Great post Karen! I think that when we ´byspass´ spiritually, as you well said, we don´t really advance that much in our spiritual quest, just lie to ourselves a little bit and stay on the surface…I realize that I did that for many years when I was practicing yoga and partying full-time, it´s hard to stay in touch with your emotions and keep them under control when you do that..
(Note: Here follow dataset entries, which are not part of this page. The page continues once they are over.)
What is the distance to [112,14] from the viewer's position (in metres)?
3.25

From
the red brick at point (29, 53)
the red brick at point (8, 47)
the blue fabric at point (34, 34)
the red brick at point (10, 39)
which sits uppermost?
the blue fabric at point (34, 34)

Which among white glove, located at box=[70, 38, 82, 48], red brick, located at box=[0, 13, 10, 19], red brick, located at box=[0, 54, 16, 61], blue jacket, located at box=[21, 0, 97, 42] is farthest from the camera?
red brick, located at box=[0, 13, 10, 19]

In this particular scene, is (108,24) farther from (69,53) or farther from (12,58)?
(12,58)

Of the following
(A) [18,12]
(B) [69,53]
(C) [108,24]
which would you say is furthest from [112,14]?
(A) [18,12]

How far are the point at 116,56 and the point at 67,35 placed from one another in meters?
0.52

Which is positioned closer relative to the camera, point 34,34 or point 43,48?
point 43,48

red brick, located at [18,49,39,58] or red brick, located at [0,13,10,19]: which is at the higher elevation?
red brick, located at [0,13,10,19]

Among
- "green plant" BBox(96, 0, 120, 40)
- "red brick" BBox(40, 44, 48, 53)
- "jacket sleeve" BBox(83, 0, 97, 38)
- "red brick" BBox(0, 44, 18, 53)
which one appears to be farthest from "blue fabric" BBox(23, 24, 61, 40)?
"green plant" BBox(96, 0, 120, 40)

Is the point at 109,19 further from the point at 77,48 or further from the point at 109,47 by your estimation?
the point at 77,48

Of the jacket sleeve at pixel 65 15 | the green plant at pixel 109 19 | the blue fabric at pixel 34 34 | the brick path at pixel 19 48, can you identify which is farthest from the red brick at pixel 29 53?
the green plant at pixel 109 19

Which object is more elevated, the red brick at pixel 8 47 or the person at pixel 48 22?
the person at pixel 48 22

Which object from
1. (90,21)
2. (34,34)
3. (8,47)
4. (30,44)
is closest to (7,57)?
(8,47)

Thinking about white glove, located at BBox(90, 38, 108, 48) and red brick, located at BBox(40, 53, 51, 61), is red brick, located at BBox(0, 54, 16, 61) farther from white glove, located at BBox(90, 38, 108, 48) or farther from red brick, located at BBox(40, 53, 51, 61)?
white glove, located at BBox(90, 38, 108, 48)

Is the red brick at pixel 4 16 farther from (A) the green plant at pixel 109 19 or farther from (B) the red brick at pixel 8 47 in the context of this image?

But, coming back to the topic- I think if we are really honest with ourselves then we realize that we are still a far cry from spiritually- realized yogis, that, even thoug we are on the right paths, it takes years to change habits, not hours of yoga intensives..but that´s just fine. Acknowledging and accepting our limitations is the first step of overcoming them.
I really agree with what Philip said, about family quarrels being mostly a matter of propping up the ego and petty issues- coming from a family where arguing was the main channel of communication I find it hard to overcome it consciously- I avoided it completely in my first years of yoga practice, bypassing you may say, and now I´m more in a´face-it -and- be-real´stage, however I do find my awareness remaining separate and observant while my emotional side tries to make me lose.
I´m a practiioner of asthanga, it´s a therapeutical path, so I find that having “unpleasant” or ” ugly”, as you say , feellings is a part of the practice, a part of your clensing expierience. The same goes for life beyond yoga mat- it´s ok to have confrontations with yourself as well as with others, but one should apply the principles of ahimsa and understand the real motives behind his agitation and whether he/she is fighting for a worthy cause.